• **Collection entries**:
***
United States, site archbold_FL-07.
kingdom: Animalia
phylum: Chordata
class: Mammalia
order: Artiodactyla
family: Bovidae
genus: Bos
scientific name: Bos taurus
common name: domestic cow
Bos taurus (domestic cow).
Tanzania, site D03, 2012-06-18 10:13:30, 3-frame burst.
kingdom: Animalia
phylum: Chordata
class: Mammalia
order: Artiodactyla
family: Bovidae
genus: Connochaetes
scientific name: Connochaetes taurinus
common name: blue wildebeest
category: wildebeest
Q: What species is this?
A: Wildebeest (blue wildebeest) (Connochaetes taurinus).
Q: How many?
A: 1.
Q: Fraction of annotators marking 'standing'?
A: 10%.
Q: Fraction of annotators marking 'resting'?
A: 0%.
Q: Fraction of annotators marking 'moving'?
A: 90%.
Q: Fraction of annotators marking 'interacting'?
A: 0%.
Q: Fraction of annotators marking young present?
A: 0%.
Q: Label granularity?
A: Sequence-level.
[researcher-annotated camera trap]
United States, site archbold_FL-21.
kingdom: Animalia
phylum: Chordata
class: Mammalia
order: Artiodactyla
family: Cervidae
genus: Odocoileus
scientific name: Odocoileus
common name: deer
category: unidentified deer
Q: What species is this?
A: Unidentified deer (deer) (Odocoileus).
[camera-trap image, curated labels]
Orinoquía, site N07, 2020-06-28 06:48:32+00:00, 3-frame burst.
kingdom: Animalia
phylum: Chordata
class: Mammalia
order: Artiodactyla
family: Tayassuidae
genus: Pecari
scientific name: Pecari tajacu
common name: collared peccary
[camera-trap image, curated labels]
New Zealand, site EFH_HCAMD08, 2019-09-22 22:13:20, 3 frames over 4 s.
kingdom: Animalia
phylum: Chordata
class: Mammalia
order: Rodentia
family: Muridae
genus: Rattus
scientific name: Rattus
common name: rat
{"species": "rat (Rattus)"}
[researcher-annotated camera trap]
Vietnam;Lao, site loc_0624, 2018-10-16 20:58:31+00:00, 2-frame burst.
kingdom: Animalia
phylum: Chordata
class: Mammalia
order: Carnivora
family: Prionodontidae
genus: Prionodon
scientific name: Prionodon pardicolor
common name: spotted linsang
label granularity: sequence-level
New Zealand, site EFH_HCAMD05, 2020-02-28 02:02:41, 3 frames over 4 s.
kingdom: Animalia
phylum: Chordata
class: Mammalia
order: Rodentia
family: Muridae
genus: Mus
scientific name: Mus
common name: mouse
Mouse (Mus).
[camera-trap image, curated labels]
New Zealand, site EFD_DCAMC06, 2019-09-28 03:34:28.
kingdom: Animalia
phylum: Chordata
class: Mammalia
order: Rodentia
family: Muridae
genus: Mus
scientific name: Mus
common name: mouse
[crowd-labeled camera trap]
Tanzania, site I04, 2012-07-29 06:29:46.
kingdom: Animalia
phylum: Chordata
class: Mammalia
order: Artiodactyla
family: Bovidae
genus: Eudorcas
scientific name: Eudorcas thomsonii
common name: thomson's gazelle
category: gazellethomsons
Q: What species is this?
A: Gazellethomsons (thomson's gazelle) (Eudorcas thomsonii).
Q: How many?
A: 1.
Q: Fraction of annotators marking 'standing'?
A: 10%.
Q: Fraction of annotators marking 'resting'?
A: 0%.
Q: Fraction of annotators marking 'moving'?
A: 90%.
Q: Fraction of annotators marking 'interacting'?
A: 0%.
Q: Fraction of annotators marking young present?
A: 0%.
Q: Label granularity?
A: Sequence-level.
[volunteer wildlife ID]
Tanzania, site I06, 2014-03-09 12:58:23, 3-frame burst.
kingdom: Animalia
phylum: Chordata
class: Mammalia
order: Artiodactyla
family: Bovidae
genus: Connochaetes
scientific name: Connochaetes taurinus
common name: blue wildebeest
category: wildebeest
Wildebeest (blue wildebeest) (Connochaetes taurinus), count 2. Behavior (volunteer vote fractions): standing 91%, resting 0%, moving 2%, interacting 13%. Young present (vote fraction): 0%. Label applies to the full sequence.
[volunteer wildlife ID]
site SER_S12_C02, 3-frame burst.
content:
***
Each line in the records above must be returned exactly as it stands.

United States, site archbold_FL-07.
kingdom: Animalia
phylum: Chordata
class: Mammalia
order: Artiodactyla
family: Bovidae
genus: Bos
scientific name: Bos taurus
common name: domestic cow
Bos taurus (domestic cow).
Tanzania, site D03, 2012-06-18 10:13:30, 3-frame burst.
kingdom: Animalia
phylum: Chordata
class: Mammalia
order: Artiodactyla
family: Bovidae
genus: Connochaetes
scientific name: Connochaetes taurinus
common name: blue wildebeest
category: wildebeest
Q: What species is this?
A: Wildebeest (blue wildebeest) (Connochaetes taurinus).
Q: How many?
A: 1.
Q: Fraction of annotators marking 'standing'?
A: 10%.
Q: Fraction of annotators marking 'resting'?
A: 0%.
Q: Fraction of annotators marking 'moving'?
A: 90%.
Q: Fraction of annotators marking 'interacting'?
A: 0%.
Q: Fraction of annotators marking young present?
A: 0%.
Q: Label granularity?
A: Sequence-level.
[researcher-annotated camera trap]
United States, site archbold_FL-21.
kingdom: Animalia
phylum: Chordata
class: Mammalia
order: Artiodactyla
family: Cervidae
genus: Odocoileus
scientific name: Odocoileus
common name: deer
category: unidentified deer
Q: What species is this?
A: Unidentified deer (deer) (Odocoileus).
[camera-trap image, curated labels]
Orinoquía, site N07, 2020-06-28 06:48:32+00:00, 3-frame burst.
kingdom: Animalia
phylum: Chordata
class: Mammalia
order: Artiodactyla
family: Tayassuidae
genus: Pecari
scientific name: Pecari tajacu
common name: collared peccary
[camera-trap image, curated labels]
New Zealand, site EFH_HCAMD08, 2019-09-22 22:13:20, 3 frames over 4 s.
kingdom: Animalia
phylum: Chordata
class: Mammalia
order: Rodentia
family: Muridae
genus: Rattus
scientific name: Rattus
common name: rat
{"species": "rat (Rattus)"}
[researcher-annotated camera trap]
Vietnam;Lao, site loc_0624, 2018-10-16 20:58:31+00:00, 2-frame burst.
kingdom: Animalia
phylum: Chordata
class: Mammalia
order: Carnivora
family: Prionodontidae
genus: Prionodon
scientific name: Prionodon pardicolor
common name: spotted linsang
label granularity: sequence-level
New Zealand, site EFH_HCAMD05, 2020-02-28 02:02:41, 3 frames over 4 s.
kingdom: Animalia
phylum: Chordata
class: Mammalia
order: Rodentia
family: Muridae
genus: Mus
scientific name: Mus
common name: mouse
Mouse (Mus).
[camera-trap image, curated labels]
New Zealand, site EFD_DCAMC06, 2019-09-28 03:34:28.
kingdom: Animalia
phylum: Chordata
class: Mammalia
order: Rodentia
family: Muridae
genus: Mus
scientific name: Mus
common name: mouse
[crowd-labeled camera trap]
Tanzania, site I04, 2012-07-29 06:29:46.
kingdom: Animalia
phylum: Chordata
class: Mammalia
order: Artiodactyla
family: Bovidae
genus: Eudorcas
scientific name: Eudorcas thomsonii
common name: thomson's gazelle
category: gazellethomsons
Q: What species is this?
A: Gazellethomsons (thomson's gazelle) (Eudorcas thomsonii).
Q: How many?
A: 1.
Q: Fraction of annotators marking 'standing'?
A: 10%.
Q: Fraction of annotators marking 'resting'?
A: 0%.
Q: Fraction of annotators marking 'moving'?
A: 90%.
Q: Fraction of annotators marking 'interacting'?
A: 0%.
Q: Fraction of annotators marking young present?
A: 0%.
Q: Label granularity?
A: Sequence-level.
[volunteer wildlife ID]
Tanzania, site I06, 2014-03-09 12:58:23, 3-frame burst.
kingdom: Animalia
phylum: Chordata
class: Mammalia
order: Artiodactyla
family: Bovidae
genus: Connochaetes
scientific name: Connochaetes taurinus
common name: blue wildebeest
category: wildebeest
Wildebeest (blue wildebeest) (Connochaetes taurinus), count 2. Behavior (volunteer vote fractions): standing 91%, resting 0%, moving 2%, interacting 13%. Young present (vote fraction): 0%. Label applies to the full sequence.
[volunteer wildlife ID]
site SER_S12_C02, 3-frame burst.
content:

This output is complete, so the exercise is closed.